▶ Data for analysis:
····················
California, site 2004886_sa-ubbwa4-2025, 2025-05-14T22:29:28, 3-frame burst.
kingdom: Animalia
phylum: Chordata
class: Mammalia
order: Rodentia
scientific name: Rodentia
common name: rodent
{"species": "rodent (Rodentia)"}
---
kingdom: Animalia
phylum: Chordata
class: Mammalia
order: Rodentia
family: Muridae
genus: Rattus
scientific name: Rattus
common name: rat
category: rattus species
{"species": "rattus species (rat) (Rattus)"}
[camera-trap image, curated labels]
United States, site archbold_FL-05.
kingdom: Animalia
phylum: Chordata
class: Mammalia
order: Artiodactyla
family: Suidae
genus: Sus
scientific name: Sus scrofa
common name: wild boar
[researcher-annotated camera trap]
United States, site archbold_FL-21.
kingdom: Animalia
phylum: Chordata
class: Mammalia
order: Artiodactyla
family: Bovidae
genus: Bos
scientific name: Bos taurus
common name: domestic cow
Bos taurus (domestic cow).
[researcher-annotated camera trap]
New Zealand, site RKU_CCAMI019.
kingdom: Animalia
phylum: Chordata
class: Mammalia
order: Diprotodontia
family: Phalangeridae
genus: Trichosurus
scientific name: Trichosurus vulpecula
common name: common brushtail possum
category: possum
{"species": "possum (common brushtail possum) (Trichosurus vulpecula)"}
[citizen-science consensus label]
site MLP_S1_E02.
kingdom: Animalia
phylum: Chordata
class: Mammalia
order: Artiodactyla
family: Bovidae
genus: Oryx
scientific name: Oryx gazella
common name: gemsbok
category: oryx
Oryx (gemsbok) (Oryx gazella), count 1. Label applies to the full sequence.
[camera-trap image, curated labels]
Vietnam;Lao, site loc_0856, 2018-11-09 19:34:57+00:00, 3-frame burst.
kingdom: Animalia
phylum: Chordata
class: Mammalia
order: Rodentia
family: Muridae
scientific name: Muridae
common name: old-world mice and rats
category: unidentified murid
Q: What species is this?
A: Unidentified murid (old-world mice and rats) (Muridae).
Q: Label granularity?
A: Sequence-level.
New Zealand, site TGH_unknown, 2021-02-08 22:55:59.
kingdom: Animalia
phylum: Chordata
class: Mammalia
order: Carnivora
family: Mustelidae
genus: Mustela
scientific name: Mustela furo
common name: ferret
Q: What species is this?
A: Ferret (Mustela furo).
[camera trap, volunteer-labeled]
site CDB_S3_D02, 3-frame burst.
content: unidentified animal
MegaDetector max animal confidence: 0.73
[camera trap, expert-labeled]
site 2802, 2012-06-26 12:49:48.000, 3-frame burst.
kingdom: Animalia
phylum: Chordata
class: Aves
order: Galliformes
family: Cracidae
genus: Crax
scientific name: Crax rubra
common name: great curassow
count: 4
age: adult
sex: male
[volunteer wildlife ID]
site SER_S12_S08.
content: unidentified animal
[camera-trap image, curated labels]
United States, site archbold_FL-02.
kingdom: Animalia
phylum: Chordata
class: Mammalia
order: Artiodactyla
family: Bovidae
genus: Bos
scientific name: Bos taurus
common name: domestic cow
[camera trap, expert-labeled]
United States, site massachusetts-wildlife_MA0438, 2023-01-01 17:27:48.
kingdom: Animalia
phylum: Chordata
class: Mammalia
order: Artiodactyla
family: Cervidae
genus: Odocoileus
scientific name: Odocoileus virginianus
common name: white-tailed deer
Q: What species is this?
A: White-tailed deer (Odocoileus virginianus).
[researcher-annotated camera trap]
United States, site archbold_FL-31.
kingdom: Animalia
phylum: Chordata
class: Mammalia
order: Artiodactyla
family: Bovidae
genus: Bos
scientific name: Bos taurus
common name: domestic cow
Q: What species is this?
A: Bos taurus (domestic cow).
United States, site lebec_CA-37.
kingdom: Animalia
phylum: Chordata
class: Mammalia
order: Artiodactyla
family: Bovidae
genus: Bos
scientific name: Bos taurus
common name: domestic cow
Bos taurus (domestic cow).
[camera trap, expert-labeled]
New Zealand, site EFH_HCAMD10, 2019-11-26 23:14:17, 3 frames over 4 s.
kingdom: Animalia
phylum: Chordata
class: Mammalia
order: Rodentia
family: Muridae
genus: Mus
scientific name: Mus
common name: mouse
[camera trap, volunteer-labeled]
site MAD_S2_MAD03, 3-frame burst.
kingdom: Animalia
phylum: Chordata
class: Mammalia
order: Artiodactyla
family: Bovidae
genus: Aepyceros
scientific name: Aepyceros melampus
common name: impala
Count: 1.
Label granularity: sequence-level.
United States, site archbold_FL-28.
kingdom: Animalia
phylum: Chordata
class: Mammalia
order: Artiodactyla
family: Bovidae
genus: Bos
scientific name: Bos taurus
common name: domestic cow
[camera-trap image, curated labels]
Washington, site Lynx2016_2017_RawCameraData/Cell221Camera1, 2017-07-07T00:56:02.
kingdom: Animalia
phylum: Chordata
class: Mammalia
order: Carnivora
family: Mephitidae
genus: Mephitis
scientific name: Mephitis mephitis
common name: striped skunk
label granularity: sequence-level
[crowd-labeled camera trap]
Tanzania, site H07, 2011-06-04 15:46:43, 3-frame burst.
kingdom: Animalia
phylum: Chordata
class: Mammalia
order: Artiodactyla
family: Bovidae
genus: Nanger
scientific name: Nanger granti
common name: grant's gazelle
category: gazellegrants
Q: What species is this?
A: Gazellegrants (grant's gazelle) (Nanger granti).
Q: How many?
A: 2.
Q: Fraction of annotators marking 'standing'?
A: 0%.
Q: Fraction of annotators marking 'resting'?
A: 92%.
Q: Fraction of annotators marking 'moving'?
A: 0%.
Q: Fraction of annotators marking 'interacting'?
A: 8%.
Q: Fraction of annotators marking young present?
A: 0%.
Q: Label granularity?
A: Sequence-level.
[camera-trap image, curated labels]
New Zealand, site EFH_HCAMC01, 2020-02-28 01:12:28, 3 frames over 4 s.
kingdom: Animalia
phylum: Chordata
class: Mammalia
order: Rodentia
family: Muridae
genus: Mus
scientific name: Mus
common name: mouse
····················
▶ Your objective: Which lines contain "frames"? Copy each of them from the listing.

▶ Your response:
New Zealand, site EFH_HCAMD10, 2019-11-26 23:14:17, 3 frames over 4 s.
New Zealand, site EFH_HCAMC01, 2020-02-28 01:12:28, 3 frames over 4 s.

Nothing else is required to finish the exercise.